Via Media doesn’t endorse criminal activity – but neither are we enthusiastic about the current state of America’s public school system. When parents feel they have to cheat for their kids to have a decent education, something has gone unacceptably wrong.There is no single magic bullet solution to what’s wrong with our schools. Decentralized experiments, competition and innovation are part of the answer. The charter school movement shows great promise, and while for-profit schools and homeschooling co-ops are not without problems, they also have had some successes. The teacher unions have more often blocked reform than helped it along, but at the end of the day education reform doesn’t work without teacher participation. We have a lot of experiments still to run.Let a thousand flowers bloom is the Via Meadia approach at this point in the country’s search for education quality at a price we can afford. Ultimately we think the solution may be a system in which parents armed with vouchers can freely choose among competing alternatives ranging from parochial to charter to private to public schools.
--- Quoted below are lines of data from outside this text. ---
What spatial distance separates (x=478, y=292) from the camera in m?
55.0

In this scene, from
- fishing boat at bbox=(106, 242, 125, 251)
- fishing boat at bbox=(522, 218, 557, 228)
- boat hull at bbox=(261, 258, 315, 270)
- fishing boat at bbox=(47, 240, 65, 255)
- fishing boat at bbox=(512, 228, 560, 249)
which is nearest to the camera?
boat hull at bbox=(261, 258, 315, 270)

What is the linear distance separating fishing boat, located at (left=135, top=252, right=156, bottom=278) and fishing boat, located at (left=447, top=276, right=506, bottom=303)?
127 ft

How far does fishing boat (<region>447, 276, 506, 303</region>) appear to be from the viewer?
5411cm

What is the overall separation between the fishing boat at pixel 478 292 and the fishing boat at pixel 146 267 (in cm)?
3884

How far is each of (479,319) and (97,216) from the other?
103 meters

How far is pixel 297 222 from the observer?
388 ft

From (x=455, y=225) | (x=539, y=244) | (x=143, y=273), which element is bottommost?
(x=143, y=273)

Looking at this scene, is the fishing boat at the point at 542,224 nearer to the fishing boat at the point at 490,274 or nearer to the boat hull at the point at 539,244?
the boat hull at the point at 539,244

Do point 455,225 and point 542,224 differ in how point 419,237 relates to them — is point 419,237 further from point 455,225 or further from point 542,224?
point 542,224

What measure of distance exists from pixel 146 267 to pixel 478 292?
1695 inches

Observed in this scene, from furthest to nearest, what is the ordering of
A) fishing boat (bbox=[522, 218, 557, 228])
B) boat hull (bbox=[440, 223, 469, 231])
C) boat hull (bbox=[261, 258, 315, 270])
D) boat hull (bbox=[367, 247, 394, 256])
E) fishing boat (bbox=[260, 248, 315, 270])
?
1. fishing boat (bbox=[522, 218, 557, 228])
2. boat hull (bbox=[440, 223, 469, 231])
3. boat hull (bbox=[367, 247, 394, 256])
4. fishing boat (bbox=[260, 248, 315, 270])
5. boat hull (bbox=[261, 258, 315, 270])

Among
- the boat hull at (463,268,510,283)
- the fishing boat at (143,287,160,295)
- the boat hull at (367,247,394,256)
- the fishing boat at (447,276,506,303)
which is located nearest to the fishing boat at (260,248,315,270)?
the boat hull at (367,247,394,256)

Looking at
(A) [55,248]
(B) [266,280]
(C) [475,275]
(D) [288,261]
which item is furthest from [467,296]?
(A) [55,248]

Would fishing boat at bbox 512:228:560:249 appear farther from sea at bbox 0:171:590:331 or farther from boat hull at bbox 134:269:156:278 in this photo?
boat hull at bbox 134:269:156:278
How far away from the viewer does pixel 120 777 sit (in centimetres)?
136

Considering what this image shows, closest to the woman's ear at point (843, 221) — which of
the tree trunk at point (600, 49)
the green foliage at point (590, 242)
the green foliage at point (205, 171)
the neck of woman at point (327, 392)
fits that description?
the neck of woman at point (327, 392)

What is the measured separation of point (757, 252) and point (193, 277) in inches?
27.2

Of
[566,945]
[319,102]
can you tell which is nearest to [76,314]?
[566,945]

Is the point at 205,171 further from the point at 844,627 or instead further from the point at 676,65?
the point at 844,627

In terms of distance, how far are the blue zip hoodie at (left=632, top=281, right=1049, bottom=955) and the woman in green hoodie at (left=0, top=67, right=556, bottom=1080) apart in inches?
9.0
Good teachers and administrators will be highly valued and well rewarded; others will look for different lines of work.Achievement tests and other benchmarks would be seen as a floor and not a ceiling in the kind of system we need. Teachers would teach through and past the tests rather than to it.A system like that will take time to build, and it is likely that each of the fifty states, and many cities and towns within those states, will develop unique approaches as they work to enable excellence in individual classrooms and schools.In the meantime, we need to see school zone fraud for what it is: the real offenders aren’t the parents trying to get the best for their kids. The biggest offenders are those who stand in the path of school choice. More vouchers and more choice will lead to better schools and less crime.